On 03/17/19 15:06, Tom Lane wrote:
> The error message issue is indeed a concern, but I don't see why it's
> complicated if you agree that
>
>> If the query asked for CONTENT, any error result should be one you could get
>> when parsing as CONTENT.
>
> That just requires us to save the first error message and be sure to issue
> that one not the DOCUMENT one, no?
I confess I haven't looked hard yet at how to do that. The way errors come
out of libxml is more involved than "here's a message", so there's a choice
of (a) try to copy off that struct in a way that's sure to survive
re-executing the parser, and then use the copy, or (b) generate a message
right away from the structured information and save that, and I guess b
might not be too bad; a might not be too bad, or it might, and slide right
back into the kind of libxml-behavior-assumptions you're wanting to avoid.

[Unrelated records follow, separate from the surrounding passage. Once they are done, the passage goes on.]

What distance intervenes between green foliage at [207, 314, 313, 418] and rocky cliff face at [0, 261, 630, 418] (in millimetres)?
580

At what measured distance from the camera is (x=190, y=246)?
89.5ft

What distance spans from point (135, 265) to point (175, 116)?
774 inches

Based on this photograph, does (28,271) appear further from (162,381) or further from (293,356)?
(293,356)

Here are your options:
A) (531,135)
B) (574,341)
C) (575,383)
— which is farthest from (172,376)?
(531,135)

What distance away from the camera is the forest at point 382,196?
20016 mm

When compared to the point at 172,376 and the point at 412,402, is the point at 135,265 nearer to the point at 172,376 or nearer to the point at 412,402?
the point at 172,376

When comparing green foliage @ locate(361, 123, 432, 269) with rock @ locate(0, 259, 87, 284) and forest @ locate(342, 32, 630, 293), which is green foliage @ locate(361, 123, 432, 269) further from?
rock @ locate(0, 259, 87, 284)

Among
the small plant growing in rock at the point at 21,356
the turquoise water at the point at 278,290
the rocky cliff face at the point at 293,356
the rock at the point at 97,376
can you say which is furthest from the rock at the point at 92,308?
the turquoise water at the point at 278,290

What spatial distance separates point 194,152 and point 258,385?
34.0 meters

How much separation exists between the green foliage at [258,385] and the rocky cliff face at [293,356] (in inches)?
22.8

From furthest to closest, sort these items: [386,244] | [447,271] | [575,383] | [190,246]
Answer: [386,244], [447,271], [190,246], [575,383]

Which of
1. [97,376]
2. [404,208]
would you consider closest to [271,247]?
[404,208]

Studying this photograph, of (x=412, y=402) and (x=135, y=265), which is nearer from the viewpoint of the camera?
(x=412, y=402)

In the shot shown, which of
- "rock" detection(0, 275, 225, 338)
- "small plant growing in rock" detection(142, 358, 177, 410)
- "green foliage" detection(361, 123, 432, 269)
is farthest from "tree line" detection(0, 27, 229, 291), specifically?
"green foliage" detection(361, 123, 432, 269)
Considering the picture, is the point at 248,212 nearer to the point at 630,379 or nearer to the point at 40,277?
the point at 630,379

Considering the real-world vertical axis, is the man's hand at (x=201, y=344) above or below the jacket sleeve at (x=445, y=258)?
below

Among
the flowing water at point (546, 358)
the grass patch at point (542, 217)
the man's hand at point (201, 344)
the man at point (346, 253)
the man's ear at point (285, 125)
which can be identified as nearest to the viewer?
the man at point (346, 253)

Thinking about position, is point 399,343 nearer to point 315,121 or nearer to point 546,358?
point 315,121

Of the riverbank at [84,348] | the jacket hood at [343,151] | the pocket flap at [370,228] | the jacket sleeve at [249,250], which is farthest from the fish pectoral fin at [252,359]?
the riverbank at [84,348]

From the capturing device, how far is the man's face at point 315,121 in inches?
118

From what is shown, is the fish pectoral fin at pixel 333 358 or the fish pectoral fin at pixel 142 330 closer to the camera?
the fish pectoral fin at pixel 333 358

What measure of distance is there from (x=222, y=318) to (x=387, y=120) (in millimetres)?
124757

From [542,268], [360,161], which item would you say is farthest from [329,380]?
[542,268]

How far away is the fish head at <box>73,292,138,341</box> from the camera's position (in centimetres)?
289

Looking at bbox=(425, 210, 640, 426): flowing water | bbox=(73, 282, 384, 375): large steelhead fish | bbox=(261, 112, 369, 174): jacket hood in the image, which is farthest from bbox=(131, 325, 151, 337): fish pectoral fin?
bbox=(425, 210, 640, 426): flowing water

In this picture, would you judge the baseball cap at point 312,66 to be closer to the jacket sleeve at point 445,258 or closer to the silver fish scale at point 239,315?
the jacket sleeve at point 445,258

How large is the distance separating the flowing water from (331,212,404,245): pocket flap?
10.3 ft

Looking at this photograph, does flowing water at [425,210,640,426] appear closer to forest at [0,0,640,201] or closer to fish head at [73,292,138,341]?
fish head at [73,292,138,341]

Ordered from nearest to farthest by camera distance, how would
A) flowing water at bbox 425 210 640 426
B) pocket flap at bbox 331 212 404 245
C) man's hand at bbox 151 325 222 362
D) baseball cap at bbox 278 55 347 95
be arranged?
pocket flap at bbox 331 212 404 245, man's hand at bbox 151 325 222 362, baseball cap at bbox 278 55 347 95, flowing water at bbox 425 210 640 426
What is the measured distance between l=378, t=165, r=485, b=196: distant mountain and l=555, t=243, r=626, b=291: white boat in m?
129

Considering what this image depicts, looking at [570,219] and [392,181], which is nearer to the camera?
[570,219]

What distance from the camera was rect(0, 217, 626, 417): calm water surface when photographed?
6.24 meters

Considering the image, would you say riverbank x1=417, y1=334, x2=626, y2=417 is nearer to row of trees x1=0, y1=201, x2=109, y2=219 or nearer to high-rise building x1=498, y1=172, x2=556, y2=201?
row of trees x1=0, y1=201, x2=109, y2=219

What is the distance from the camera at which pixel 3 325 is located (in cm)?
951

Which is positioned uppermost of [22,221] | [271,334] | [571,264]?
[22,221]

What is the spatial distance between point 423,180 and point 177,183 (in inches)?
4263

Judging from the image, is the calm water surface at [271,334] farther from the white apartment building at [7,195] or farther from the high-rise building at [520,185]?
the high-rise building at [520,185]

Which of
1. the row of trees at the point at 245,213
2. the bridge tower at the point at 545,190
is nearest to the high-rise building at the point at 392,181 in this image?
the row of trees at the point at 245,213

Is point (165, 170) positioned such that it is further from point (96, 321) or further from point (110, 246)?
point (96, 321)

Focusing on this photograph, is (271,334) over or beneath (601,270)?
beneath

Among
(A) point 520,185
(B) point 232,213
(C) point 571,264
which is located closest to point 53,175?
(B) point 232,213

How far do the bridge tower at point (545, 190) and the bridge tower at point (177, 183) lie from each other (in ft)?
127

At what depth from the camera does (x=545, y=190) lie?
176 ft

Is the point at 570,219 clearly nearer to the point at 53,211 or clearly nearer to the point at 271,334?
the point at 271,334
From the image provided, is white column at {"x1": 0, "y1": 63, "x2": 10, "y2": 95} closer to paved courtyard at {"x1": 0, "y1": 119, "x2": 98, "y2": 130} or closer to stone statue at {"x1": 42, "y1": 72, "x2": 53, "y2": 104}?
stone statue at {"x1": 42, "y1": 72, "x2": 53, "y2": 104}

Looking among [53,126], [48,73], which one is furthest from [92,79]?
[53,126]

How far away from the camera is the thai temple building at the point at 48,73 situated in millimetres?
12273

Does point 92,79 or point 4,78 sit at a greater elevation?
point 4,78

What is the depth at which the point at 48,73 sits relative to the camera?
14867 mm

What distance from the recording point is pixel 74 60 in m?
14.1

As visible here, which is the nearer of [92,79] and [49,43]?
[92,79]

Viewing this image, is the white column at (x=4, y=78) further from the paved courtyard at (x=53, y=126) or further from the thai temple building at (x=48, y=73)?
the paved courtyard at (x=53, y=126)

Meanwhile, here is a patch on the lines I proposed earlier, with a
pre-check. Any performance hit that it could entail (which I'd really
expect to be de minimis, though I haven't benchmarked) ought to be
compensated by the strlen I changed to strnlen in parse_xml_decl (as
there's really no need to run off and count the whole rest of the input
just to know if 1, 2, 3, or 4 bytes are available to decode a UTF-8 char).
... and, yes, I know that could be an independent patch, and then the
performance effect here should be measured from there. But it was near
what I was doing anyway, so I included it here.
Attaching both still-outstanding patches (this one and docfix) so the
CF app doesn't lose one.
Regards,
-Chap